Nelle ipotesi di fatturazione per operazioni inesistenti effetti diversi per Iva e dirette
In materia di imposte sui redditi, l’acquirente dei beni può dedurre i costi relativi ad operazioni soggettivamente inesistenti (non utilizzati direttamente per commettere il reato), anche nel caso in cui sia consapevole del carattere fraudolento delle operazioni, salvo che si tratti di costi che, a norma del Tuir, siano in contrasto con i principi di effettività, inerenza, competenza, certezza, determinatezza o determinabilità.
Lo ha affermato la quinta sezione tributaria della Corte di Cassazione con l’ordinanza 19 giugno 2018, n. 21308, depositata lo scorso 29 agosto.

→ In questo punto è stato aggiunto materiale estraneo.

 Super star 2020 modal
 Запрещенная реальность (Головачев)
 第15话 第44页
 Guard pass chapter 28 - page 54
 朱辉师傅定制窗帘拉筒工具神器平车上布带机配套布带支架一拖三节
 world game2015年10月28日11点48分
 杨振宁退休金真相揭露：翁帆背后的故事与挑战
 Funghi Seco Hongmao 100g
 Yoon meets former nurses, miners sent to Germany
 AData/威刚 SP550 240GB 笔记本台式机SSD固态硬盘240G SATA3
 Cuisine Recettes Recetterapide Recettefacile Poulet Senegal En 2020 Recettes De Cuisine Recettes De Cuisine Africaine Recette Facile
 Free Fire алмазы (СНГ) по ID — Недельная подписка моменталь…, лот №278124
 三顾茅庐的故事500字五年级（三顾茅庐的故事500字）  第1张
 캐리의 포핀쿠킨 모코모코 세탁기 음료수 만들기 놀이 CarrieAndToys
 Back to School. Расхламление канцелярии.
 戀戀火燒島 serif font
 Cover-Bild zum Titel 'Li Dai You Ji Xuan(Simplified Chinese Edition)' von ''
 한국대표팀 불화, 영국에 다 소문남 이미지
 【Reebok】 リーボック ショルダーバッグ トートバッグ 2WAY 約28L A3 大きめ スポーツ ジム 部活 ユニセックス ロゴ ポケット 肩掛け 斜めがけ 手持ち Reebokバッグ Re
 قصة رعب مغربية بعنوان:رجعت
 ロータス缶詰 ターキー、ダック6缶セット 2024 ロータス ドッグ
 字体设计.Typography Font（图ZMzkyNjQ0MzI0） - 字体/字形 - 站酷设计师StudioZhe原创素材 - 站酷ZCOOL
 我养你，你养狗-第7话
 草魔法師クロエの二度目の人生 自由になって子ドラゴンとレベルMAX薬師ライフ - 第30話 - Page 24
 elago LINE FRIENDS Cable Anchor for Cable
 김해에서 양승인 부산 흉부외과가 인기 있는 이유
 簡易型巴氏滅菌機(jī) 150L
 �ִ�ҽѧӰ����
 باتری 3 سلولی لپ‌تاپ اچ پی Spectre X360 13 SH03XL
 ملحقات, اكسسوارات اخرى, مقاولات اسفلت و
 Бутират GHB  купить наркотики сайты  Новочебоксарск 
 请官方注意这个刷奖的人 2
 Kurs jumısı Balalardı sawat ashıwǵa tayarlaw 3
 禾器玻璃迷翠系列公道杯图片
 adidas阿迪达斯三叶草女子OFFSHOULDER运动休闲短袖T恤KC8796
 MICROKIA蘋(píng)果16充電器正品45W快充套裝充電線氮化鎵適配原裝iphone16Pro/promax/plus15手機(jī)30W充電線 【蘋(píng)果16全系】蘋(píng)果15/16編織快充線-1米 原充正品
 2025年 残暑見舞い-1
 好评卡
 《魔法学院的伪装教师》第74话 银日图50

I giudici di legittimità, in particolare, sono giunti a tale conclusione sulla base del disposto dell’art. 14, comma-4 bis, della Legge 24 dicembre 1993, n. 537, nella formulazione introdotta con l’art. 8, comma 1, del D.L. 2 marzo 2012, n. 16, convertito con modifiche dalla Legge 26 aprile 2012, n. 44.
Ne deriva che per effetto di tali modifiche (che operano con efficacia retroattiva in bonam partem), i costi delle operazioni soggettivamente inesistenti sono deducibili a prescindere dal loro collegamento con una “frode carosello”, per il solo fatto che sono stati sostenuti.
Di conseguenza va ribadito il principio secondo cui devono tenersi distinti gli effetti ai fini dell’Iva e delle imposte dirette: sotto il primo profilo la condotta dolosa o consapevole del cessionario, a cui è parificata l’ignoranza colpevole, impedisce l’insorgenza del diritto alla detrazione, mentre per quanto attiene alla tassazione diretta il costo dell’operazione, se imputato al conto economico, può concorrere alla determinazione della base imponibile nella misura in cui il bene o servizio acquistato venga reimpiegato nell’esercizio dell’attività d’impresa e sempre che non venga utilizzato per il compimento di un delitto non colposo (in tal senso, Cass. n. 13803/2014).